▶ [Stated task] Rewrite all of the items below, replacing "orange t-shirt" with "orange shirt" and leaving everything else the same. Don't include the pictures in your answer.

[Questions about scene geometry]
****

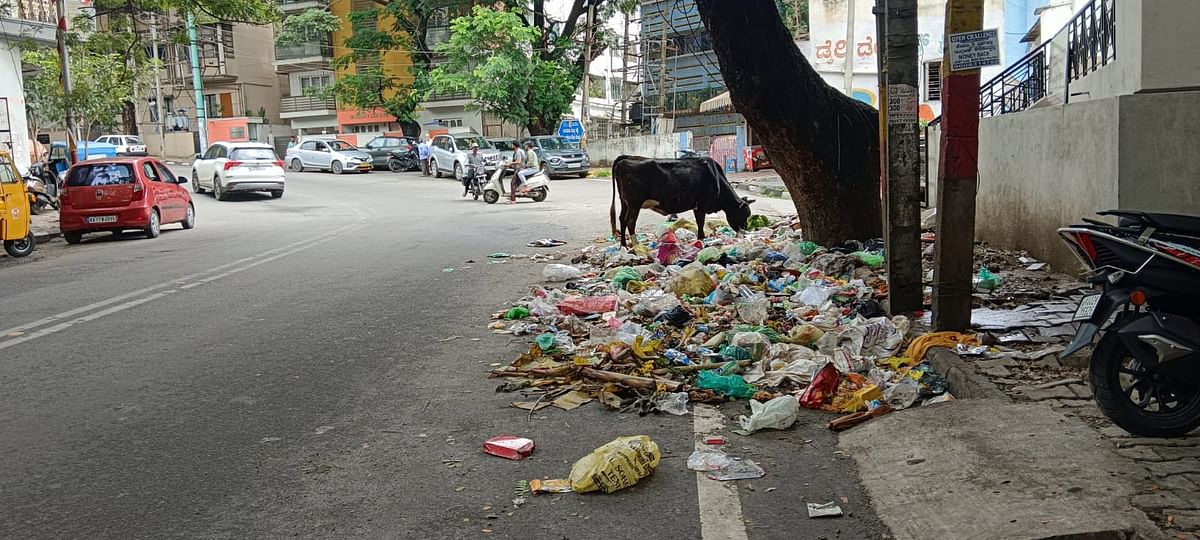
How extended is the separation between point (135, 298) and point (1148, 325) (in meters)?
9.28

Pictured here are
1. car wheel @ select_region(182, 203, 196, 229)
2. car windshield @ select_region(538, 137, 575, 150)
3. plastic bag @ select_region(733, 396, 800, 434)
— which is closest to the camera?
plastic bag @ select_region(733, 396, 800, 434)

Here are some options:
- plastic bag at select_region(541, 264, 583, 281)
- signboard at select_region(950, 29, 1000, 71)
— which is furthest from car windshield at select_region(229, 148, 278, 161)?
signboard at select_region(950, 29, 1000, 71)

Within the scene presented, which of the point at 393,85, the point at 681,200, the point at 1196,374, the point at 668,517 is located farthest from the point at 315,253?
the point at 393,85

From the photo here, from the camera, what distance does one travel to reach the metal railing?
56812 mm

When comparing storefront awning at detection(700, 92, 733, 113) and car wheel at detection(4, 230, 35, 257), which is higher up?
storefront awning at detection(700, 92, 733, 113)

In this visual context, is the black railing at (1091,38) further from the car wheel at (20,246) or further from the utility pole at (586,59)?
the utility pole at (586,59)

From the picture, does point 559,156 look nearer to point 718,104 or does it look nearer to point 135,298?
point 718,104

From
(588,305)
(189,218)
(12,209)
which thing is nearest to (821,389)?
(588,305)

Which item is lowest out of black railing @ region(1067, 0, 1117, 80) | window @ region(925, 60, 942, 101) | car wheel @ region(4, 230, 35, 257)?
car wheel @ region(4, 230, 35, 257)

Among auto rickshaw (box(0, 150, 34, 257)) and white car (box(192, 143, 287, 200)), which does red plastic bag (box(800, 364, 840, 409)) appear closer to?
auto rickshaw (box(0, 150, 34, 257))

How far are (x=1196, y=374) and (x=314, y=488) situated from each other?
4.16m

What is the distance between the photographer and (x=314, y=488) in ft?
14.4

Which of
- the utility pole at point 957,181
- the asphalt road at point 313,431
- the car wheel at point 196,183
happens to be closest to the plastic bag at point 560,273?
the asphalt road at point 313,431

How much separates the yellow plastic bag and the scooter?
2034 centimetres
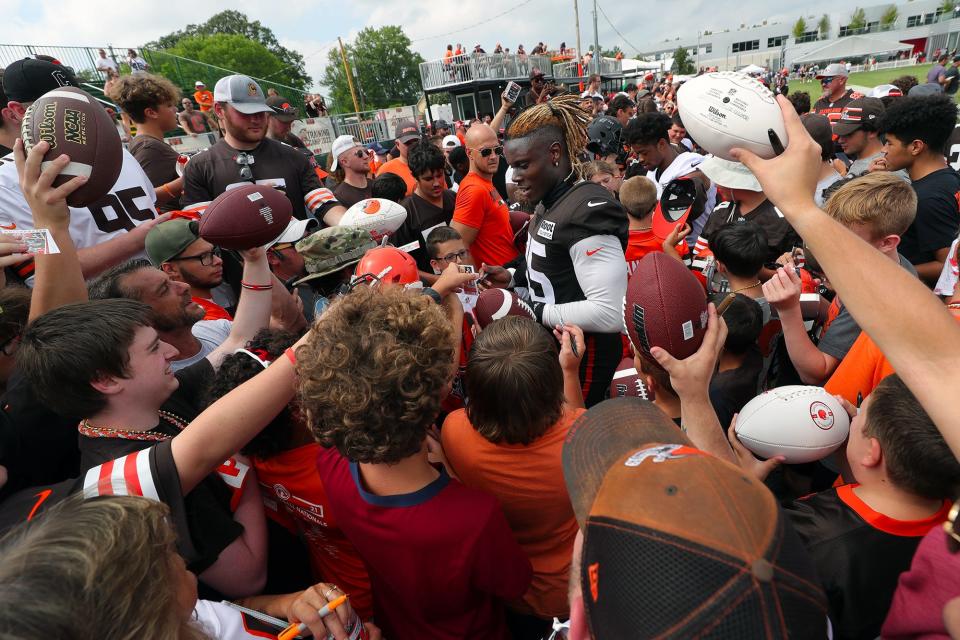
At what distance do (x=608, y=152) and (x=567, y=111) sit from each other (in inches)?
254

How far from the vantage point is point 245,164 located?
12.7 ft

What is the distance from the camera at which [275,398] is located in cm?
153

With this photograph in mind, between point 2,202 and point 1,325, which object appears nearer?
point 1,325

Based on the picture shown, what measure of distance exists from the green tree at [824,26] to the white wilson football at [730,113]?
117 meters

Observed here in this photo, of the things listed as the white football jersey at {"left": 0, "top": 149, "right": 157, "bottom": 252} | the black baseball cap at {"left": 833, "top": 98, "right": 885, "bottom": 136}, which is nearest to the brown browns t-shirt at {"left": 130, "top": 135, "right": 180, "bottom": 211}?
the white football jersey at {"left": 0, "top": 149, "right": 157, "bottom": 252}

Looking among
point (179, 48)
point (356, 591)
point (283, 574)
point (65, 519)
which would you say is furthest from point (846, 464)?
point (179, 48)

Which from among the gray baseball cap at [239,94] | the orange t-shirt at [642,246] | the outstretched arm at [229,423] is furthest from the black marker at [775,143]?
the gray baseball cap at [239,94]

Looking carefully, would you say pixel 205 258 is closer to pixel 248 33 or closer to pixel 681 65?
pixel 681 65

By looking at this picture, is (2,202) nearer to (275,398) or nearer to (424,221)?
(275,398)

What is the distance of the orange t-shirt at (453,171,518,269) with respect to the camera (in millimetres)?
4355

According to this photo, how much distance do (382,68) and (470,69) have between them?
62698mm

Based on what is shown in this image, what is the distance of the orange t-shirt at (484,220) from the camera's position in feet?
14.3

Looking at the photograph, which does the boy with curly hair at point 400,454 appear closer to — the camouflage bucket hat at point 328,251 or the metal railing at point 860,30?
the camouflage bucket hat at point 328,251

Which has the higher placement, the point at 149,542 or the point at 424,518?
the point at 149,542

****

▶ [Exercise answer]
How extended is the separation between point (135, 298) and point (1148, 325) (in meters)?
9.28

Pictured here are
1. car wheel @ select_region(182, 203, 196, 229)
2. car windshield @ select_region(538, 137, 575, 150)
3. plastic bag @ select_region(733, 396, 800, 434)
— which is closest to the camera?
plastic bag @ select_region(733, 396, 800, 434)

Here are some options:
- plastic bag at select_region(541, 264, 583, 281)
- signboard at select_region(950, 29, 1000, 71)
— which is furthest from car windshield at select_region(229, 148, 278, 161)?
signboard at select_region(950, 29, 1000, 71)

Within the scene presented, which of the point at 393,85, the point at 681,200, the point at 1196,374, the point at 668,517 is located farthest from the point at 315,253?
the point at 393,85

From the photo here, from the camera, what distance does one travel to reach the metal railing?
56812 mm

When comparing storefront awning at detection(700, 92, 733, 113) and car wheel at detection(4, 230, 35, 257), which is higher up?
storefront awning at detection(700, 92, 733, 113)

In this visual context, is the black railing at (1091,38) further from the car wheel at (20,246) or further from the utility pole at (586,59)?
the utility pole at (586,59)

From the picture, does point 559,156 look nearer to point 718,104 or does it look nearer to point 135,298?
point 718,104

From
(588,305)
(189,218)
(12,209)
which thing is nearest to (821,389)?
(588,305)

Which item is lowest out of black railing @ region(1067, 0, 1117, 80) | window @ region(925, 60, 942, 101) | car wheel @ region(4, 230, 35, 257)?
car wheel @ region(4, 230, 35, 257)

Among auto rickshaw (box(0, 150, 34, 257)) and white car (box(192, 143, 287, 200)), which does red plastic bag (box(800, 364, 840, 409)) appear closer to?
auto rickshaw (box(0, 150, 34, 257))

How far are (x=1196, y=374) and (x=314, y=488) situated from each other?
4.16m

What is the distance between the photographer and (x=314, y=488) in ft?
14.4

Which of
- the utility pole at point 957,181
- the asphalt road at point 313,431
- the car wheel at point 196,183
happens to be closest to the plastic bag at point 560,273?
the asphalt road at point 313,431

How much separates the yellow plastic bag and the scooter?
2034 centimetres
At what distance do (x=608, y=152) and (x=567, y=111) sit from each other (in inches)?
254

How far from the vantage point is point 245,164 located?
12.7 ft

What is the distance from the camera at which [275,398] is located in cm?
153

With this photograph in mind, between point 2,202 and point 1,325, which object appears nearer?
point 1,325

Based on the picture shown, what measure of distance exists from the green tree at [824,26] to the white wilson football at [730,113]?
117 meters

Observed here in this photo, of the things listed as the white football jersey at {"left": 0, "top": 149, "right": 157, "bottom": 252} | the black baseball cap at {"left": 833, "top": 98, "right": 885, "bottom": 136}, which is nearest to the brown browns t-shirt at {"left": 130, "top": 135, "right": 180, "bottom": 211}?
the white football jersey at {"left": 0, "top": 149, "right": 157, "bottom": 252}

Looking among
point (179, 48)
point (356, 591)
point (283, 574)
point (65, 519)
which would you say is furthest from point (846, 464)?
point (179, 48)

Which from among the gray baseball cap at [239,94] | the orange shirt at [642,246] | the outstretched arm at [229,423] is furthest from the black marker at [775,143]?
the gray baseball cap at [239,94]

Looking carefully, would you say pixel 205 258 is closer to pixel 248 33 or closer to pixel 681 65?
pixel 681 65

By looking at this picture, is (2,202) nearer to (275,398) or nearer to (424,221)?
(275,398)

What is the distance of the orange shirt at (453,171,518,269) with respect to the camera (in millimetres)?
4355

According to this photo, how much distance do (382,68) and (470,69) have between them?
62698mm

Based on what is shown in this image, what is the distance of the orange shirt at (484,220) from the camera's position in feet?
14.3

Looking at the photograph, which does the boy with curly hair at point 400,454 appear closer to — the camouflage bucket hat at point 328,251 or the metal railing at point 860,30?
the camouflage bucket hat at point 328,251

Which has the higher placement, the point at 149,542 or the point at 424,518?
the point at 149,542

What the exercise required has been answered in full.